La poésie commence là où finit le monde

Quentin VOLVERT, Ghet­tos, Fron­tispice d’Yves Namur, Tail­lis Pré, 2018, 88 p., 10 €, ISBN : 978–2‑87450–131‑9

volvert ghettosIl est cer­tains artistes pour qui la poésie com­mence là où finit le monde, là où le réel se cabre. Le très jeune poète Quentin Volvert (né en 1997) appar­tient à cette con­frérie. Dans une langue nerveuse priv­ilé­giant le grand écart entre les réal­ités, entre les sen­sa­tions, il pose dans Ghet­tos un anti-ghet­to textuel, une écri­t­ure qui flue comme une élec­tric­ité des loin­tains. Par l’exploration des ter­res de l’enfance, de ce qui en réchappe, il traque les pos­si­bil­ités d’être au monde. La poésie tourne autour des ver­tiges (ver­tiges méta­physiques liés aux ver­tiges exis­ten­tiels), autour de ce qui fait naufrage ; elle inter­roge le monde en ses charniers, une planète défig­urée par le fra­cas des guer­res. Aucun dolorisme ni car­can asphyxi­ant du poli­tique­ment cor­rect dans ces car­togra­phies de la vie indi­vidu­elle et col­lec­tive. Les mots cherchent l’issue que la réal­ité barre. Que faire ici-bas ? Com­ment et pourquoi se prêter au voy­age alors que l’oscillation entre rester et par­tir rythme, pulse le texte intérieur ? Au hasard des rues de Brux­elles, aux abor­ds de la Bourse, des cafés de la gare du Nord, des dieux sur­gis­sent, appelant à met­tre le feu aux poudres, à soulever une autre nuit, une autre aurore dans le tis­su des jours.

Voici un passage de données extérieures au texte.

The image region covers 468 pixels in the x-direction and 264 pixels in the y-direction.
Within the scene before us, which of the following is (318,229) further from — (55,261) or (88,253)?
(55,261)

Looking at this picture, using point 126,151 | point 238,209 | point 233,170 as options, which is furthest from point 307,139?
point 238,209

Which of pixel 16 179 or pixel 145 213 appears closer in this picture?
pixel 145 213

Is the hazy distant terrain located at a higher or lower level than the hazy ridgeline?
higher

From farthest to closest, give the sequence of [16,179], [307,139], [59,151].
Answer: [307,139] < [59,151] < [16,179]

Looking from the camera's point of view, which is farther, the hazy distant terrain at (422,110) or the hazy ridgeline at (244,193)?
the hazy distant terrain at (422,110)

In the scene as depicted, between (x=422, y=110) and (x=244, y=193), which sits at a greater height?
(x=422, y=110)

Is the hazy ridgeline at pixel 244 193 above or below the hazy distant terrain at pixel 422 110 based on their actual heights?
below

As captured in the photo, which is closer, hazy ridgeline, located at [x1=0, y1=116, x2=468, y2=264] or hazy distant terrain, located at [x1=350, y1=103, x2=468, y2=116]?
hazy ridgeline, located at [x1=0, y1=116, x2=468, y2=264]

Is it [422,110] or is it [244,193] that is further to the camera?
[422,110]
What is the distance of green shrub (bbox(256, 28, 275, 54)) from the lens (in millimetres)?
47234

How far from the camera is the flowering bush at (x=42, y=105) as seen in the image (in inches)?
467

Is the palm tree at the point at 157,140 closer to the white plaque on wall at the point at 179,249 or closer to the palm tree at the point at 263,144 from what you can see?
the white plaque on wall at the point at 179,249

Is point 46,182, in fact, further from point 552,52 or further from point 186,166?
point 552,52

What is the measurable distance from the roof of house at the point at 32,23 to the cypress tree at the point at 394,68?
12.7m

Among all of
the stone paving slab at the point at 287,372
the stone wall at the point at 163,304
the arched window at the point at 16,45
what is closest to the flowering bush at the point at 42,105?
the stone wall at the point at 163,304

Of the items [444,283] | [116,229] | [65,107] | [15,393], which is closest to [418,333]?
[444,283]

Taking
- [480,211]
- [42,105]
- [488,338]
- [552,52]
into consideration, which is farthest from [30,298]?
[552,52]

Si le recueil est tra­ver­sé par un exil intérieur, s’il con­signe dans le désor­dre des affects à vif les plaies, les naufrages, les rites urbains, les attrac­tions entre corps, si, sous les pavés, il y a la plage mais aus­si les bar­belés (« le tor­rent des bar­belés / dans l’iris du monde »), c’est sans résig­na­tion ni élégie. Quentin Volvert étire les mots jusqu’à leur bouche d’ombre. Il ne croit plus aux sor­tilèges du poète-mage. Il porte son ghet­to de poèmes sur le dos. Loin des épipha­nies prousti­ennes, de l’expérience mag­ique qu’elles délivrent (à savoir, le temps à l’état pur, le temps retrou­vé par la coïn­ci­dence d’une per­cep­tion présente et d’un sou­venir réac­tu­al­isé par la mémoire involon­taire), les réminis­cences sont ici épineuses, sauvages, chao­tiques, sans rédemp­tion à la clé.

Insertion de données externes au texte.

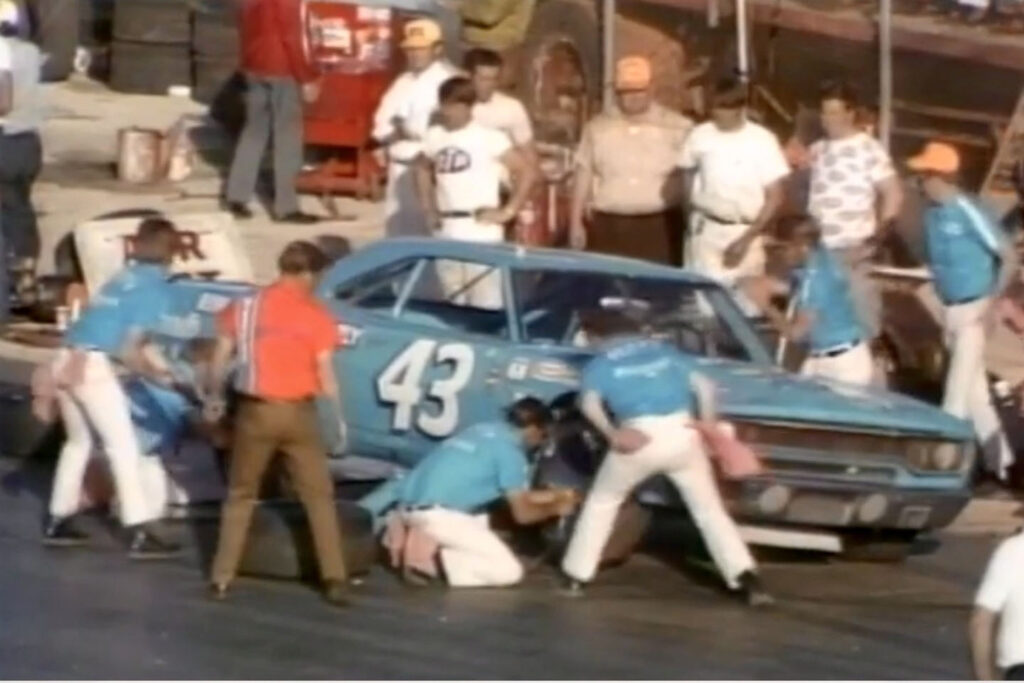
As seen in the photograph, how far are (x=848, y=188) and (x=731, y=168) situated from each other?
23.9 inches

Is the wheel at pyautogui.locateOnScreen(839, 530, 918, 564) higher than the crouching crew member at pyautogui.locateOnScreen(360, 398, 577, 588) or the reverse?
the reverse

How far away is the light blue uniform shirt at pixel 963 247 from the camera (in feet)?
53.5

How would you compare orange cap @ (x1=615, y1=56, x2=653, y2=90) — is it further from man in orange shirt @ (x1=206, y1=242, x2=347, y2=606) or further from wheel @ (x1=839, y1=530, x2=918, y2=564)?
man in orange shirt @ (x1=206, y1=242, x2=347, y2=606)

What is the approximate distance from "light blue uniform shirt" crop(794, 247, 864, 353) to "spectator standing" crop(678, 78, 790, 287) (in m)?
1.04

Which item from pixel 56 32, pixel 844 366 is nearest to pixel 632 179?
pixel 844 366

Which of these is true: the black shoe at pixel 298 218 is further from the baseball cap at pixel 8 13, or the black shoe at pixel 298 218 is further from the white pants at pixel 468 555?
the white pants at pixel 468 555

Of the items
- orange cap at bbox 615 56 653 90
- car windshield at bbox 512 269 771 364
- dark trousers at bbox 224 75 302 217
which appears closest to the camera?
car windshield at bbox 512 269 771 364

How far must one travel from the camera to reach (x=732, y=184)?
1698cm

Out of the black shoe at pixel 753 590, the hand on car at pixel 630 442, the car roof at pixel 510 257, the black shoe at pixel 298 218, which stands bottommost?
the black shoe at pixel 753 590

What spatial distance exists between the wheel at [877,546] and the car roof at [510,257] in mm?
1478

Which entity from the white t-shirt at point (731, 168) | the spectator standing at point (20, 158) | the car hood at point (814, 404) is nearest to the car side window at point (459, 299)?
the car hood at point (814, 404)

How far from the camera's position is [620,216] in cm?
1759

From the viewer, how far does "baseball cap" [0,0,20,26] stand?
64.1 feet

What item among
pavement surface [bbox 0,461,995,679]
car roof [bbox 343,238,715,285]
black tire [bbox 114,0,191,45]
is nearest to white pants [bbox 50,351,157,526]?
pavement surface [bbox 0,461,995,679]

Anniver­saire / Dix-neuf années /  Mon père ma mère / Ma mère mon père / Les bat­te­ments de la nuit / Sont trop vio­lents

 

Anniver­saire / Cham­bre de passe / les min­utes achetées / Pour mourir un temps / Pour fêler nos gorges / Le temps qu’une autre / Nous arrange pour vivre / Enfin

Le recueil offre la forme d’un bal­ance­ment autour d’un trou noir, autour d’un vide cen­tral, d’une absence : retrou­vé dans une cave, le corps du pen­du bal­ance son mys­tère, sa radioac­tiv­ité. Dia­logue avec les dis­parus, avec ceux qui sont en par­tance vers l’outre-monde, Ghet­tos gravite tout entier autour de la mort, autour de ce point de bas­cule ham­lé­tien entre être et non-être. Que le tré­passé emporte celui qui reste, que le pen­du aspire dans sa dis­pari­tion celui qui demeure, Quentin Volvert le crie en mots écorchés.

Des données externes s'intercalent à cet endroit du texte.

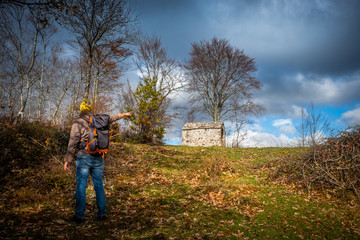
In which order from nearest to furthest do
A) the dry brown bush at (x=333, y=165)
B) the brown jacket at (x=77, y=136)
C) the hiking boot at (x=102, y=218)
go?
the brown jacket at (x=77, y=136) → the hiking boot at (x=102, y=218) → the dry brown bush at (x=333, y=165)

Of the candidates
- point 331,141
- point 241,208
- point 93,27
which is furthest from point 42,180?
point 331,141

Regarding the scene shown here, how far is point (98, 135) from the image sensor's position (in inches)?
161

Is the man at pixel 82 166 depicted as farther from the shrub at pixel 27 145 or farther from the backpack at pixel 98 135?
the shrub at pixel 27 145

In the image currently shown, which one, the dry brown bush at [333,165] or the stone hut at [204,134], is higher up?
the stone hut at [204,134]

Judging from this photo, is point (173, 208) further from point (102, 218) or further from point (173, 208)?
point (102, 218)

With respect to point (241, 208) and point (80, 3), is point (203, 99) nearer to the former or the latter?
point (80, 3)

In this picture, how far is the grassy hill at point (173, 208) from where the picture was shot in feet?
13.0

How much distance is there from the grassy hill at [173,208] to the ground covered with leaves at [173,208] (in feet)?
0.05

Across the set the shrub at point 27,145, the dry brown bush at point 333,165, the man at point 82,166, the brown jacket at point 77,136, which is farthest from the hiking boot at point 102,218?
the dry brown bush at point 333,165

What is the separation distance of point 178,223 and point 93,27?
1127 centimetres

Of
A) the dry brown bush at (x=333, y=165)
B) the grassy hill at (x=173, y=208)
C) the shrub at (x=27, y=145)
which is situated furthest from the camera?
the shrub at (x=27, y=145)

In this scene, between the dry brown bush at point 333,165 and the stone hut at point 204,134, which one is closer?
the dry brown bush at point 333,165

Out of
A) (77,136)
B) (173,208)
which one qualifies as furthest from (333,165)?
(77,136)

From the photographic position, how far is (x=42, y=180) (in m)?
6.03
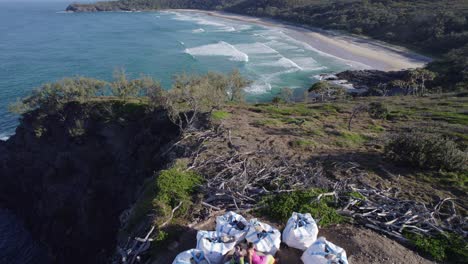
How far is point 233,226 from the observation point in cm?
963

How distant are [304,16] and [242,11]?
48118mm

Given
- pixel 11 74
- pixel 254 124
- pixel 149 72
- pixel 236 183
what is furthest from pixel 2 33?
pixel 236 183

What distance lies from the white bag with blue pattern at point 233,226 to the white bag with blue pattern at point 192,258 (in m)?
1.17

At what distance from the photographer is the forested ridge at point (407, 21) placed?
58.5m

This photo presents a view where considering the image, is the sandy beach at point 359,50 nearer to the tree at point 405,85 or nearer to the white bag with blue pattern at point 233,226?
the tree at point 405,85

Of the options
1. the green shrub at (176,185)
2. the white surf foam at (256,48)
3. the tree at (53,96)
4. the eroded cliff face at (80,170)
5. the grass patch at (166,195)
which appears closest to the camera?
the grass patch at (166,195)

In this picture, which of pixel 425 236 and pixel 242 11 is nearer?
pixel 425 236

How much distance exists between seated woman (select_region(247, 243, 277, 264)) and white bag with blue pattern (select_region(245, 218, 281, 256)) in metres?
0.36

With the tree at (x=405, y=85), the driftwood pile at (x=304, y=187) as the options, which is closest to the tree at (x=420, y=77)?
the tree at (x=405, y=85)

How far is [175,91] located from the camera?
24.3 metres

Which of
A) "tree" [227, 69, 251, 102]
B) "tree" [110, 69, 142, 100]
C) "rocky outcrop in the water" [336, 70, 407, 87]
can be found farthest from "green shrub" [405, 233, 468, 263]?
"rocky outcrop in the water" [336, 70, 407, 87]

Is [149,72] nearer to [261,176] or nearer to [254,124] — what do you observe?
[254,124]

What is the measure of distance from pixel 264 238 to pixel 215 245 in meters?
1.49

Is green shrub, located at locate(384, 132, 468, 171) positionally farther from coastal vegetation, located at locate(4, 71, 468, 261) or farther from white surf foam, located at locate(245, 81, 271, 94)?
white surf foam, located at locate(245, 81, 271, 94)
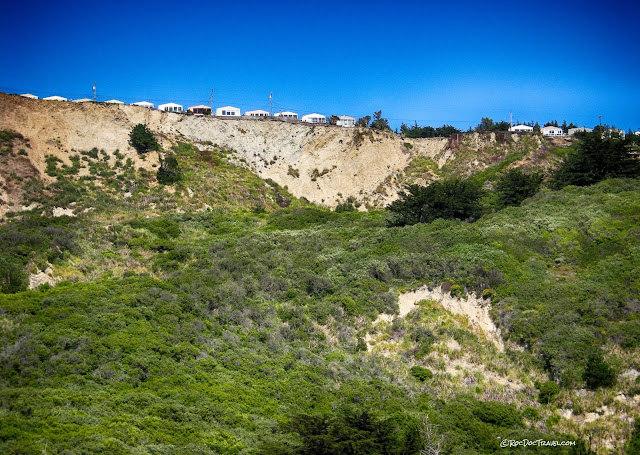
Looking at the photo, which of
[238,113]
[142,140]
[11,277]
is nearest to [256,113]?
[238,113]

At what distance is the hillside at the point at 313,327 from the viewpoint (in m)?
16.6

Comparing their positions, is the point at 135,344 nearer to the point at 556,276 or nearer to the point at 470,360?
the point at 470,360

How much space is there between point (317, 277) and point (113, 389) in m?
13.7

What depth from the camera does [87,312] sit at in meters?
22.5

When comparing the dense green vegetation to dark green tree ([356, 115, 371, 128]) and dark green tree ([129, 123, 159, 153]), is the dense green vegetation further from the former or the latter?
dark green tree ([129, 123, 159, 153])

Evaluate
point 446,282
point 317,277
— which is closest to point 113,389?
point 317,277

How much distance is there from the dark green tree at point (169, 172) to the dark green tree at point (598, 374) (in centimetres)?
3910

et ton corps pen­du qui fait comme un pen­d­ule / comme pour me rap­pel­er que moi aus­si / ma vie mes bagages et mon out­rage / oscil­lent dans les étoiles pour se per­dre / instinc­tive­ment et naturelle­ment / dans le silence de toutes les nuits / où la fra­ter­nité est morte sur terre

 

Je suis mort / avec toi / ce 12 mars 2012 / à 11 h 00 du matin selon le légiste 

La poésie s’élève au rang de pra­tique d’exorcisme, s’avance comme un pari en vue d’un dia­logue renoué entre les vivants et les morts, entre le jadis englouti et la crête du main­tenant.